═══ Exercise input ═══

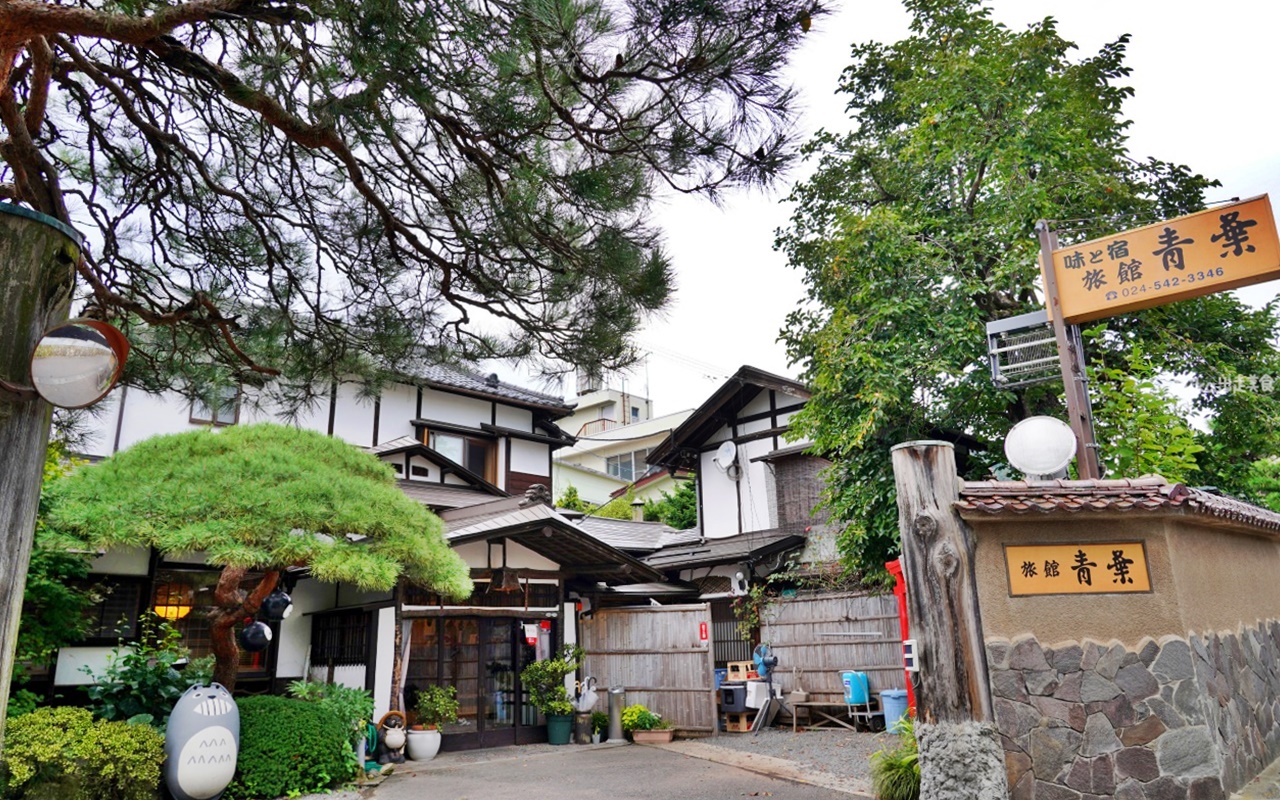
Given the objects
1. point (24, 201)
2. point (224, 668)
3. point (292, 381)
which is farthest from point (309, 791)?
point (24, 201)

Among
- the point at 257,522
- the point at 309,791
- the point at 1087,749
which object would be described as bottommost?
the point at 309,791

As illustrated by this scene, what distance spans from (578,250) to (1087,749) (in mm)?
4884

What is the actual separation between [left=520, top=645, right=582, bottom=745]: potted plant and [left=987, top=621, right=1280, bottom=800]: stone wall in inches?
303

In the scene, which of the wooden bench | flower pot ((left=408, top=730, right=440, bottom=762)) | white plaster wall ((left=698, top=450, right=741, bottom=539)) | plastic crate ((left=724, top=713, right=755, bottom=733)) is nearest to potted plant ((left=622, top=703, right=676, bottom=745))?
plastic crate ((left=724, top=713, right=755, bottom=733))

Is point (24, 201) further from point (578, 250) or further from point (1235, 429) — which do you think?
point (1235, 429)

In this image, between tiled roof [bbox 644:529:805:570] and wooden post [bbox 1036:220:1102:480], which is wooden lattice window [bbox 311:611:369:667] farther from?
wooden post [bbox 1036:220:1102:480]

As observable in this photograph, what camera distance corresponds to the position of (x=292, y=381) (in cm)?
760

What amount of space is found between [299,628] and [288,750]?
11.2 ft

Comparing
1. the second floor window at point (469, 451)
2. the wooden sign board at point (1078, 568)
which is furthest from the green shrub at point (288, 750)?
the second floor window at point (469, 451)

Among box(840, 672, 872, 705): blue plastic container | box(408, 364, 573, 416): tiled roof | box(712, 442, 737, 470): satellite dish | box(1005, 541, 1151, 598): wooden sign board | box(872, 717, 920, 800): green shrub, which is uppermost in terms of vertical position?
box(408, 364, 573, 416): tiled roof

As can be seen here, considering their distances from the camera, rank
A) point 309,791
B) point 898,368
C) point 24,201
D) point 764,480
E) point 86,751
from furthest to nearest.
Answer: point 764,480
point 898,368
point 309,791
point 86,751
point 24,201

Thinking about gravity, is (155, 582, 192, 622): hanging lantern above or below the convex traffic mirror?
below

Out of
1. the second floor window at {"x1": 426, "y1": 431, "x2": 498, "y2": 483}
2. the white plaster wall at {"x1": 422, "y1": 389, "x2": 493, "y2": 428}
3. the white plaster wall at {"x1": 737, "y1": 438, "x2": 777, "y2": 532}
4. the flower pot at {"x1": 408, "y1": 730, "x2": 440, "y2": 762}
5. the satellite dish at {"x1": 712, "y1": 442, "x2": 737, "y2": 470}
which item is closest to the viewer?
the flower pot at {"x1": 408, "y1": 730, "x2": 440, "y2": 762}

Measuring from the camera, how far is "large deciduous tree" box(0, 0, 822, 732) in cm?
407
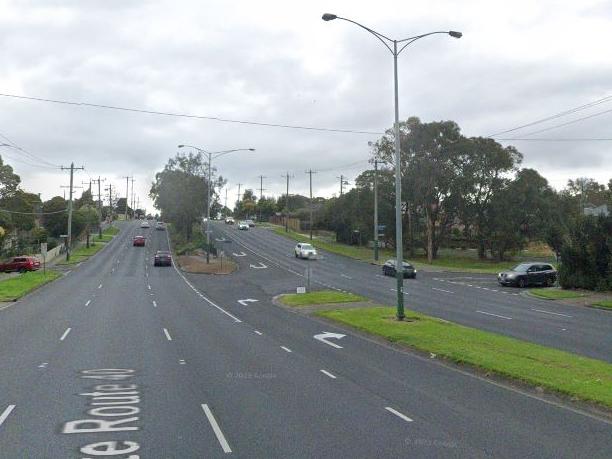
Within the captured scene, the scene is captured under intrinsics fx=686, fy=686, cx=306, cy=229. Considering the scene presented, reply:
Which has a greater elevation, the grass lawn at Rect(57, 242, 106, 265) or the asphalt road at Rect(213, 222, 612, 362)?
the grass lawn at Rect(57, 242, 106, 265)

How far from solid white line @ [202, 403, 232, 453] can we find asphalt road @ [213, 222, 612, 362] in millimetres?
11101

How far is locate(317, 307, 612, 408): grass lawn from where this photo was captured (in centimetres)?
1277

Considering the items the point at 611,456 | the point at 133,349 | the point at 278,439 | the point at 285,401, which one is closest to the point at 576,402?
the point at 611,456

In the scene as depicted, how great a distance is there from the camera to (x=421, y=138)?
69625 millimetres

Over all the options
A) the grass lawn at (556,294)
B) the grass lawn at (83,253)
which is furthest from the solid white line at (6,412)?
the grass lawn at (83,253)

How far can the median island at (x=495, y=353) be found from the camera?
12781 mm

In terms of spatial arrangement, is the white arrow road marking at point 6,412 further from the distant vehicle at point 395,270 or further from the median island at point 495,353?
the distant vehicle at point 395,270

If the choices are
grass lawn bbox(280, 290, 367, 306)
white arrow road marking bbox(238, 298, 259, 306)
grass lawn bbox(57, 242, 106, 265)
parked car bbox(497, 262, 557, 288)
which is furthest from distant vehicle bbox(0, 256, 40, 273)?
parked car bbox(497, 262, 557, 288)

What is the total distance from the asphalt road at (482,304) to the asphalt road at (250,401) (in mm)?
5750

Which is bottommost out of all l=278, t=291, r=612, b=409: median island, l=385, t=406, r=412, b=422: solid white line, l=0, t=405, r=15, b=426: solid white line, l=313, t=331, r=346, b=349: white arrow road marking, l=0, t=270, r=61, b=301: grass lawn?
l=0, t=270, r=61, b=301: grass lawn

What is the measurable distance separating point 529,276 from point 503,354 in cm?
2986

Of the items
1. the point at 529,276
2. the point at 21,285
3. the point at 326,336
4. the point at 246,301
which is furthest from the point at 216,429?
the point at 529,276

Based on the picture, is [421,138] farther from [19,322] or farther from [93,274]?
[19,322]

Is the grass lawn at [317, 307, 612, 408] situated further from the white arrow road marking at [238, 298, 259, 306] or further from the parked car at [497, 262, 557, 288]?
the parked car at [497, 262, 557, 288]
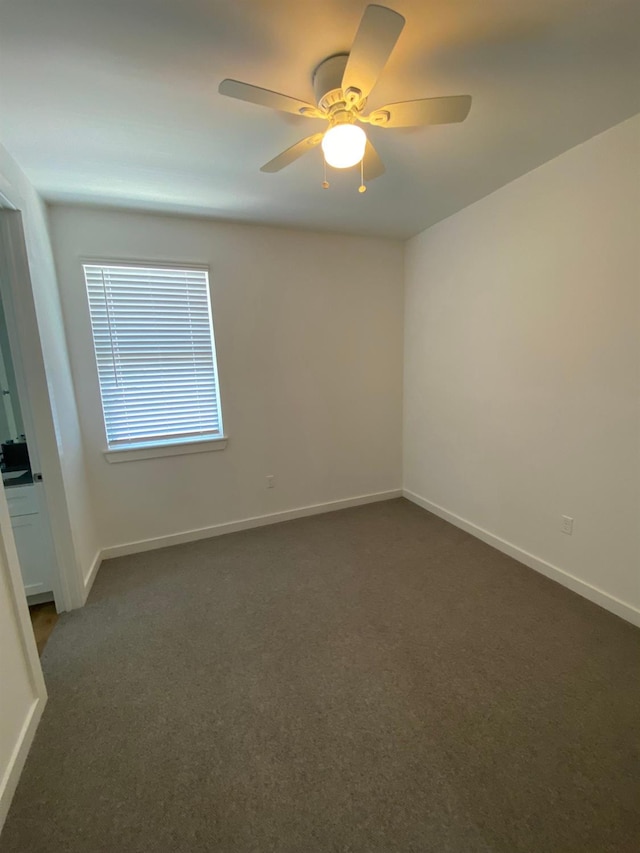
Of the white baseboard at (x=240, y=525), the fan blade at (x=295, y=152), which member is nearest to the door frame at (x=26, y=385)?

═══

* Task description: Omit the pictures and give the material again, exactly and in full.

* Worked answer:
Given the objects
1. point (24, 201)
2. point (224, 668)
3. point (292, 381)
which is farthest from point (309, 791)?
point (24, 201)

Among
- the point at 257,522
- the point at 309,791
- the point at 1087,749
which object would be described as bottommost?
the point at 309,791

As illustrated by this scene, what distance spans from (578,250) to (1087,749) (in mm)?
4884

What is the actual separation between [left=520, top=645, right=582, bottom=745]: potted plant and [left=987, top=621, right=1280, bottom=800]: stone wall in inches?
303

In the scene, which of the wooden bench | flower pot ((left=408, top=730, right=440, bottom=762)) | white plaster wall ((left=698, top=450, right=741, bottom=539)) | plastic crate ((left=724, top=713, right=755, bottom=733)) is nearest to potted plant ((left=622, top=703, right=676, bottom=745))?
plastic crate ((left=724, top=713, right=755, bottom=733))

Is point (24, 201) further from point (578, 250) or further from point (1235, 429) — which do you think?
point (1235, 429)

In this image, between tiled roof [bbox 644:529:805:570] and wooden post [bbox 1036:220:1102:480], which is wooden lattice window [bbox 311:611:369:667] farther from?
wooden post [bbox 1036:220:1102:480]

As observable in this photograph, what camera distance corresponds to the position of (x=292, y=381) (in cm)?
760

What amount of space is found between [299,628] and [288,750]?
11.2 ft

Comparing
1. the second floor window at point (469, 451)
2. the wooden sign board at point (1078, 568)
which is furthest from the green shrub at point (288, 750)?
the second floor window at point (469, 451)

Among box(840, 672, 872, 705): blue plastic container | box(408, 364, 573, 416): tiled roof | box(712, 442, 737, 470): satellite dish | box(1005, 541, 1151, 598): wooden sign board | box(872, 717, 920, 800): green shrub, which is uppermost in terms of vertical position?
box(408, 364, 573, 416): tiled roof

As can be seen here, considering their distances from the camera, rank
A) point 309,791
B) point 898,368
C) point 24,201
D) point 764,480
E) point 86,751
from furthest to nearest.
Answer: point 764,480
point 898,368
point 309,791
point 86,751
point 24,201

Thinking about gravity, is (155, 582, 192, 622): hanging lantern above or below the convex traffic mirror?
below

Out of
1. the second floor window at {"x1": 426, "y1": 431, "x2": 498, "y2": 483}
2. the white plaster wall at {"x1": 422, "y1": 389, "x2": 493, "y2": 428}
3. the white plaster wall at {"x1": 737, "y1": 438, "x2": 777, "y2": 532}
4. the flower pot at {"x1": 408, "y1": 730, "x2": 440, "y2": 762}
5. the satellite dish at {"x1": 712, "y1": 442, "x2": 737, "y2": 470}
which item is closest to the viewer?
the flower pot at {"x1": 408, "y1": 730, "x2": 440, "y2": 762}

Measuring from the camera, how far is "large deciduous tree" box(0, 0, 822, 732) in cm?
407
Within the captured scene, the scene is captured under intrinsics fx=686, fy=686, cx=306, cy=229. Considering the scene presented, reply:
Which has a greater elevation, the grass lawn at Rect(57, 242, 106, 265) or the asphalt road at Rect(213, 222, 612, 362)?
the grass lawn at Rect(57, 242, 106, 265)

How far from solid white line @ [202, 403, 232, 453] can we find asphalt road @ [213, 222, 612, 362] in millimetres?
11101

How far is locate(317, 307, 612, 408): grass lawn from where this photo was captured (in centimetres)?
1277

Considering the items the point at 611,456 | the point at 133,349 | the point at 278,439 | the point at 285,401, which one is closest to the point at 576,402?
the point at 611,456

In the scene as depicted, how great a distance is there from the camera to (x=421, y=138)?
69625 millimetres

Over all the options
A) the grass lawn at (556,294)
B) the grass lawn at (83,253)
which is furthest from the solid white line at (6,412)?
the grass lawn at (83,253)

How far can the median island at (x=495, y=353) be found from the camera?
12781 mm

In terms of spatial arrangement, is the white arrow road marking at point 6,412 further from the distant vehicle at point 395,270 or further from the median island at point 495,353?
the distant vehicle at point 395,270

If the choices are
grass lawn bbox(280, 290, 367, 306)
white arrow road marking bbox(238, 298, 259, 306)
grass lawn bbox(57, 242, 106, 265)
parked car bbox(497, 262, 557, 288)
which is furthest from distant vehicle bbox(0, 256, 40, 273)?
parked car bbox(497, 262, 557, 288)

What is the total distance from the asphalt road at (482,304) to the asphalt road at (250,401) (in mm)?
5750

Which is bottommost out of all l=278, t=291, r=612, b=409: median island, l=385, t=406, r=412, b=422: solid white line, l=0, t=405, r=15, b=426: solid white line, l=313, t=331, r=346, b=349: white arrow road marking, l=0, t=270, r=61, b=301: grass lawn?
l=0, t=270, r=61, b=301: grass lawn

What is the measurable distance separating point 529,276 from point 503,354 in cm?
2986

Of the items
1. the point at 529,276
2. the point at 21,285
3. the point at 326,336
4. the point at 246,301
which is furthest from the point at 216,429?
the point at 529,276

Based on the picture, is [421,138] farther from [19,322] or farther from [93,274]?
[19,322]

Is the grass lawn at [317, 307, 612, 408] situated further from the white arrow road marking at [238, 298, 259, 306] or further from the parked car at [497, 262, 557, 288]?
the parked car at [497, 262, 557, 288]
Of the white baseboard at (x=240, y=525), the fan blade at (x=295, y=152), which member is nearest to the door frame at (x=26, y=385)?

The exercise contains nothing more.